Aloners
       
                   

Director: Hong Seong-eun
Year: 2021
Rating: 7.0

Country: Korea

Korean female director Hong Seong-eun in her debut film gently observes and indicts our growing reliance on connecting with the world only through technology. The evidence is all around us. How often have we seen a group of people eating dinner out and all of them are on their phone. Look at how much time most of us spend either on our computer or phone not intersecting with anyone in person. After a while, it can become a life choice. It has with the main character here. Jina (Gong Seung-yeon) is disconnected from the human touch but connected all the time to technology. She works at a Call Center for a credit card company and all day long takes calls from customers needing assistance or needing to vent. Either way she is impeccably polite, never flustered and never changes the modulation of her voice. A perfect employee for a company that measures you by how many calls you can deal with in a given day. She is in her late 20s and attractive but seems uninterested in dating.



When not on the phone with clients she is unreachable - has negative space all around her. She seeks her solitude and disdains any attempts from people trying to converse with her. Her life is connecting to technology - outside of work she watches her TV shows with her ear plugs in and the rest of the world out. In her apartment she lives only in her bedroom leaving her living room and kitchen empty. As is she - no emotion beyond irritation with people who intrude into her space - and no personality. A micro-wave dinner, TV and falls asleep. For lunch she goes off on her own for noodles. She luxuriates in her loneliness. It is a life that she feels secure in. Why? We never find out. 
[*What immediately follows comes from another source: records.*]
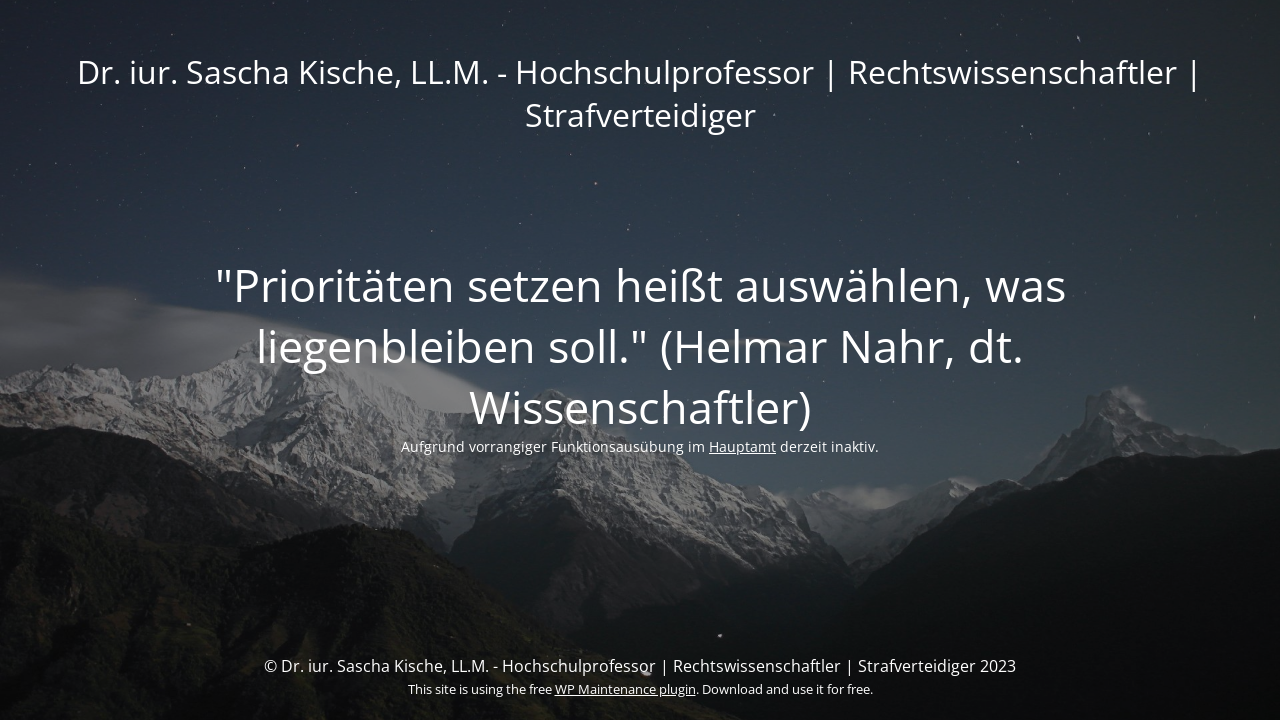

--- FILE ---
content_type: text/html; charset=UTF-8
request_url: https://strafrecht.onl/cyberstrafrecht/
body_size: 5001
content:
<!DOCTYPE html>
<html dir="ltr" lang="de-DE" prefix="og: https://ogp.me/ns#">
<head>
	<meta charset="UTF-8" />
	<title>Dr. iur. Sascha Kische, LL.M. - Hochschulprofessor | Rechtswissenschaftler | Strafverteidiger</title>		<meta name="viewport" content="width=device-width, maximum-scale=1, initial-scale=1, minimum-scale=1">
	<meta name="description" content="praktizierender Wissenschaftler &amp; wissenschaftsorientierter Praktiker"/>
	<meta http-equiv="X-UA-Compatible" content="" />
	<meta property="og:site_name" content="Dr. iur. Sascha Kische, LL.M. - Hochschulprofessor | Rechtswissenschaftler | Strafverteidiger - praktizierender Wissenschaftler &amp; wissenschaftsorientierter Praktiker"/>
	<meta property="og:title" content="Dr. iur. Sascha Kische, LL.M. - Hochschulprofessor | Rechtswissenschaftler | Strafverteidiger"/>
	<meta property="og:type" content="Maintenance"/>
	<meta property="og:url" content="https://strafrecht.onl"/>
	<meta property="og:description" content="Aufgrund vorrangiger Funktionsausübung im Hauptamt derzeit inaktiv."/>
		<link rel="profile" href="http://gmpg.org/xfn/11" />
	<link rel="pingback" href="https://strafrecht.onl/xmlrpc.php" />
	<link rel='stylesheet' id='mtnc-style-css' href='https://strafrecht.onl/wp-content/plugins/maintenance/load/css/style.css?ver=1699427887' media='all' />
<link rel='stylesheet' id='mtnc-fonts-css' href='https://strafrecht.onl/wp-content/plugins/maintenance/load/css/fonts.css?ver=1699427887' media='all' />
<style type="text/css">body {background-color: #111111}.preloader {background-color: #111111}body {font-family: Open Sans; }.site-title, .preloader i, .login-form, .login-form a.lost-pass, .btn-open-login-form, .site-content, .user-content-wrapper, .user-content, footer, .maintenance a{color: #ffffff;} a.close-user-content, #mailchimp-box form input[type="submit"], .login-form input#submit.button  {border-color:#ffffff} input[type="submit"]:hover{background-color:#ffffff} input:-webkit-autofill, input:-webkit-autofill:focus{-webkit-text-fill-color:#ffffff} body &gt; .login-form-container{background-color:#111111}.btn-open-login-form{background-color:#111111}input:-webkit-autofill, input:-webkit-autofill:focus{-webkit-box-shadow:0 0 0 50px #111111 inset}input[type='submit']:hover{color:#111111} #custom-subscribe #submit-subscribe:before{background-color:#111111} </style>		<!--[if IE]>
	<style type="text/css">

	</style>
	<script type="text/javascript" src="https://strafrecht.onl/wp-content/plugins/maintenance/load/js/jquery.backstretch.min.js"></script>
	<![endif]-->
	<link rel="stylesheet" href="https://fonts.bunny.net/css?family=Open%20Sans:300,300italic,regular,italic,600,600italic,700,700italic,800,800italic:300"></head>

<body class="maintenance ">

<div class="main-container">
	<div class="preloader"><i class="fi-widget" aria-hidden="true"></i></div>	<div id="wrapper">
		<div class="center logotype">
			<header>
				<div class="logo-box istext" rel="home"><h1 class="site-title">Dr. iur. Sascha Kische, LL.M. - Hochschulprofessor | Rechtswissenschaftler | Strafverteidiger</h1></div>			</header>
		</div>
		<div id="content" class="site-content">
			<div class="center">
                <h2 class="heading font-center" style="font-weight:300;font-style:normal">"Prioritäten setzen heißt auswählen, was liegenbleiben soll." (Helmar Nahr, dt. Wissenschaftler)</h2><div class="description" style="font-weight:300;font-style:normal"><p>Aufgrund vorrangiger Funktionsausübung im <a href="https://www.hspv.nrw.de/organisation/personalverzeichnis/eintrag/dr-sascha-kische">Hauptamt</a> derzeit inaktiv.</p>
</div>			</div>
		</div>
	</div> <!-- end wrapper -->
	<footer>
		<div class="center">
			<div style="font-weight:300;font-style:normal">© Dr. iur. Sascha Kische, LL.M. - Hochschulprofessor | Rechtswissenschaftler | Strafverteidiger 2023<br><small>This site is using the free <a target="_blank" href="https://wordpress.org/plugins/maintenance/">WP Maintenance plugin</a>. Download and use it for free.</small></div>		</div>
	</footer>
					<picture class="bg-img">
						<img src="https://strafrecht.onl/wp-content/uploads/2023/11/mt-sample-background.jpg">
		</picture>
	</div>

<!--[if lte IE 10]>
<script src="https://strafrecht.onl/wp-includes/js/jquery/jquery.min.js?ver=6.4.2" id="jquery_ie-js"></script>
<![endif]-->
<!--[if !IE]><!--><script src="https://strafrecht.onl/wp-includes/js/jquery/jquery.min.js?ver=3.7.1" id="jquery-core-js"></script>
<script src="https://strafrecht.onl/wp-includes/js/jquery/jquery-migrate.min.js?ver=3.4.1" id="jquery-migrate-js"></script>
<!--<![endif]--><script id="_frontend-js-extra">
var mtnc_front_options = {"body_bg":"https:\/\/strafrecht.onl\/wp-content\/uploads\/2023\/11\/mt-sample-background.jpg","gallery_array":[],"blur_intensity":"5","font_link":["Open Sans:300,300italic,regular,italic,600,600italic,700,700italic,800,800italic:300"]};
</script>
<script src="https://strafrecht.onl/wp-content/plugins/maintenance/load/js/jquery.frontend.js?ver=1699427888" id="_frontend-js"></script>

</body>
</html><!-- WP Fastest Cache file was created in 1.720046043396 seconds, on 22-01-24 11:46:35 -->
One morning on her way to work, her next-door neighbor says "No parting words?" and she stops, stares and goes on her way. The next day she learns that he has been dead for a week from his massive pile of porn magazines falling on him. This in no way really breaks through - neither his death nor that his ghost spoke to her. This does not turn into a ghost story though - that was more symbolic of our inability to react, to connect, to show empathy. She is told by her boss to train the new girl Soo-jin (Jung Da-eun) and does a terrible job - remote, uninterested, unable to see that Soo-jin is too sensitive for the job. Her mother has recently died and she has no relationship with her father. This is a study in how alienated so many have become from personal contact. The film is slow, thoughtful, restrained and refuses to give in wholly to an emotional catharsis. A small one perhaps. The actress is remote, unemotional and yet somehow manages to pull you into her life.